Give as output the line that contains "Considering this scene, is", followed by every remaining line of the entries, unchanged and with nothing added.

------------------------------

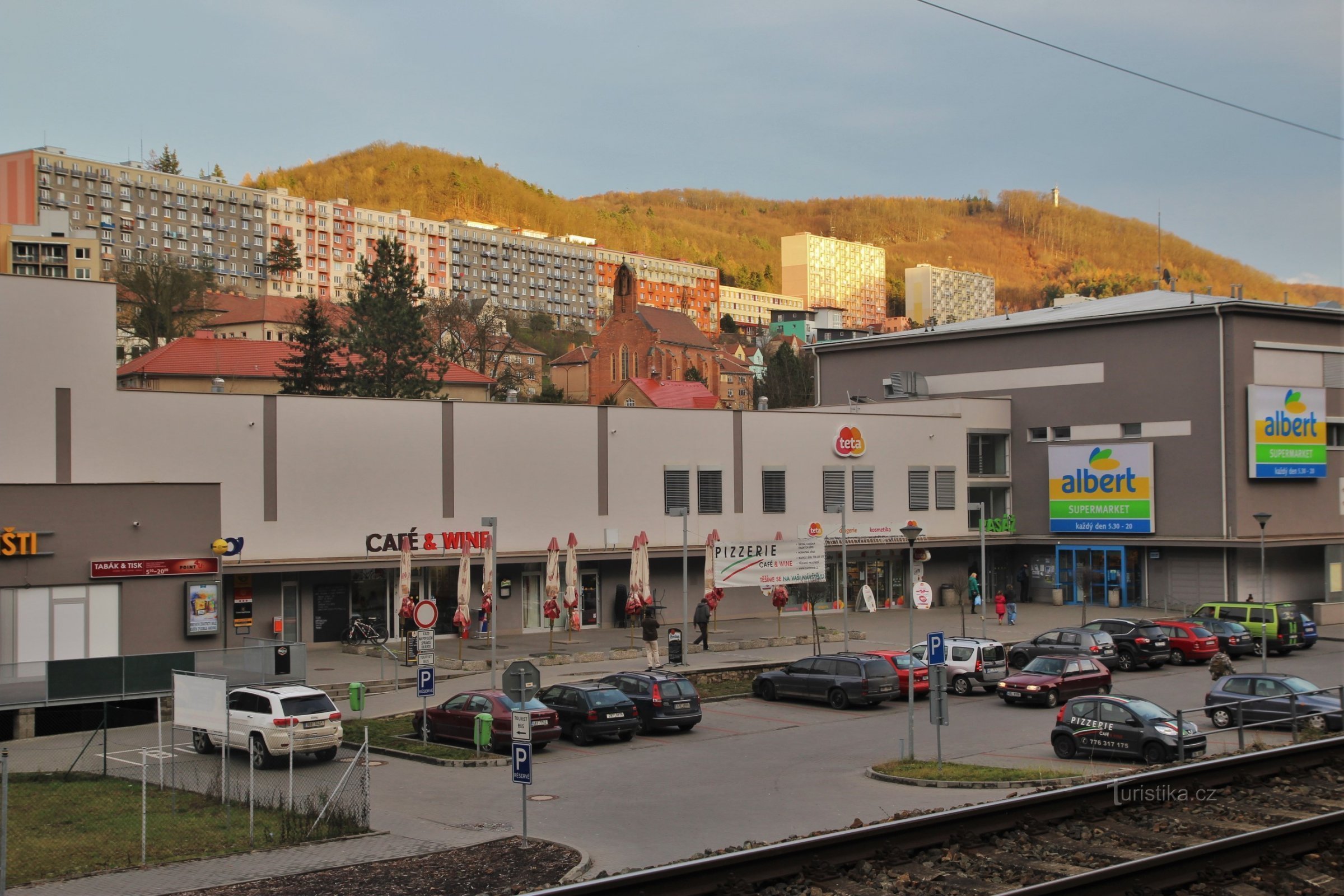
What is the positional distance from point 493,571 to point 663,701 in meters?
9.30

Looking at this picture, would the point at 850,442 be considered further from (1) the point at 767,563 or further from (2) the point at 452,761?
(2) the point at 452,761

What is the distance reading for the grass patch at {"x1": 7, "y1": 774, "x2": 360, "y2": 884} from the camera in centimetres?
1631

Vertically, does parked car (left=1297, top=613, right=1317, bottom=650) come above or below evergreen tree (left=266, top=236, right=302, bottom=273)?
below

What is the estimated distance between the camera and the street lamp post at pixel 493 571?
2958 centimetres

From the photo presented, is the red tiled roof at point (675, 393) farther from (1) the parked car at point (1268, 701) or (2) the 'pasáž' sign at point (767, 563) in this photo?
(1) the parked car at point (1268, 701)

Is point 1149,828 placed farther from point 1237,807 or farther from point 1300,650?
point 1300,650

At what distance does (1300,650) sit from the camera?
39.9m

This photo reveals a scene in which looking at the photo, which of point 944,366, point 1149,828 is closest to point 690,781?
point 1149,828

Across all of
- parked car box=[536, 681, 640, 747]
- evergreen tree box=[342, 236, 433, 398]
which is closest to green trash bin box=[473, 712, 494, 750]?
parked car box=[536, 681, 640, 747]

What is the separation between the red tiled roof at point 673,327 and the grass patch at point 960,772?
441 ft

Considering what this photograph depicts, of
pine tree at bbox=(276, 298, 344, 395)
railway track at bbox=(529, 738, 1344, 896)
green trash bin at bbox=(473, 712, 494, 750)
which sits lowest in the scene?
green trash bin at bbox=(473, 712, 494, 750)

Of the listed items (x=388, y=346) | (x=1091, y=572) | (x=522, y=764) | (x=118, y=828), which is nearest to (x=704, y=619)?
(x=1091, y=572)

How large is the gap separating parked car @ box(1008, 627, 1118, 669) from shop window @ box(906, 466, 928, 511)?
1706cm

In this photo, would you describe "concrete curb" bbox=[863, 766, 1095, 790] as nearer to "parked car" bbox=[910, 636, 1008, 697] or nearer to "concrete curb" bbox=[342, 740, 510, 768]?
"concrete curb" bbox=[342, 740, 510, 768]
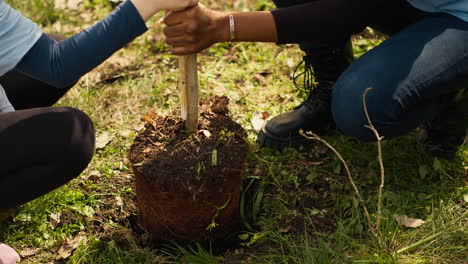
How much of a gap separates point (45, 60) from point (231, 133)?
2.40 feet

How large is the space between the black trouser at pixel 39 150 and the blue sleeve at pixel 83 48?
181 mm

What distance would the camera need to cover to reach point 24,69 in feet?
5.99

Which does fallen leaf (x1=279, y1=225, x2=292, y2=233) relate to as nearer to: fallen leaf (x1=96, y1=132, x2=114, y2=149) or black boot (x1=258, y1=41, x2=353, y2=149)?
black boot (x1=258, y1=41, x2=353, y2=149)

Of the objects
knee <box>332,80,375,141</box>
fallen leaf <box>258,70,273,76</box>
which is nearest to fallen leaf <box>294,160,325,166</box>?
knee <box>332,80,375,141</box>

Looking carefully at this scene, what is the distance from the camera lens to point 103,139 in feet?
8.98

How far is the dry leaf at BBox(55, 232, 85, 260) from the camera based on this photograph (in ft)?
6.95

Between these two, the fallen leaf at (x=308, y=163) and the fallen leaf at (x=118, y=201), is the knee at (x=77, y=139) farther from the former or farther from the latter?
the fallen leaf at (x=308, y=163)

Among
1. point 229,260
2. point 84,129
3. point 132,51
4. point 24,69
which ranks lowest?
point 229,260

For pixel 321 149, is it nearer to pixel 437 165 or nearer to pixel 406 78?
pixel 437 165

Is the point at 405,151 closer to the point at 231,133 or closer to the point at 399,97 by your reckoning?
the point at 399,97

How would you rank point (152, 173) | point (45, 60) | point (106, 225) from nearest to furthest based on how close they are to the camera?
point (45, 60)
point (152, 173)
point (106, 225)

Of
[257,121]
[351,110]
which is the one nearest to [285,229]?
[351,110]

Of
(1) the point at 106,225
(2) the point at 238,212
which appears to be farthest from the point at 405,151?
(1) the point at 106,225

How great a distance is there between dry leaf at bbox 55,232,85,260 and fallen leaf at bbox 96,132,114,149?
60cm
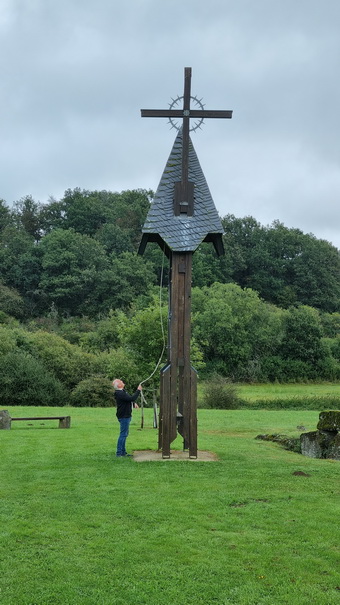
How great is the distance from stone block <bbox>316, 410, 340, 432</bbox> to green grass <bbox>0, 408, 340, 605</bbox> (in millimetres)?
1562

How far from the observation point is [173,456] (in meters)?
12.5

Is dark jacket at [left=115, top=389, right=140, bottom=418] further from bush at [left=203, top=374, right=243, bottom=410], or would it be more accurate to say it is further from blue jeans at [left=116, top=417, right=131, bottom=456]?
bush at [left=203, top=374, right=243, bottom=410]

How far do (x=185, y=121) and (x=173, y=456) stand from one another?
24.0 ft

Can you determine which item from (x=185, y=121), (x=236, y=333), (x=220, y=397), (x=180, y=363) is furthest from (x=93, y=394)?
(x=185, y=121)

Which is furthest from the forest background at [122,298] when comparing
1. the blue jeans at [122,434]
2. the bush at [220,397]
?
the blue jeans at [122,434]

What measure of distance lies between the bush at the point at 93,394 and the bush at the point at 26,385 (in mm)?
996

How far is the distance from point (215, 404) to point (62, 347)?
589 inches

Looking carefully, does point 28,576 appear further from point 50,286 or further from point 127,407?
point 50,286

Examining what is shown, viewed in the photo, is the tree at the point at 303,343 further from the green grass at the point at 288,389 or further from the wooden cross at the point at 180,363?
the wooden cross at the point at 180,363

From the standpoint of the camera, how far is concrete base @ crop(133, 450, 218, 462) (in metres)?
12.0

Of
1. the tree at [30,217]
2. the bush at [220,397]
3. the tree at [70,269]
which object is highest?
the tree at [30,217]

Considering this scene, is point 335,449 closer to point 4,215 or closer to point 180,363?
point 180,363

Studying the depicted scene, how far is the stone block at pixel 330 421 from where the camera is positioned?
13582 mm

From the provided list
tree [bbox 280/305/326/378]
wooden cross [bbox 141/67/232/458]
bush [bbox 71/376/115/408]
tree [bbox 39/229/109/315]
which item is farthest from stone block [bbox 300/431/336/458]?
tree [bbox 39/229/109/315]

------------------------------

**RESULT**
Considering this scene, is point 335,449 closer to point 4,215 or closer to point 180,363?
point 180,363

Studying the depicted scene, how far is the stone block at pixel 330 421 from where the camera is positioned?
13582 mm

From the provided list
tree [bbox 280/305/326/378]
wooden cross [bbox 141/67/232/458]
bush [bbox 71/376/115/408]
tree [bbox 39/229/109/315]
which item is farthest from stone block [bbox 300/431/336/458]?
tree [bbox 39/229/109/315]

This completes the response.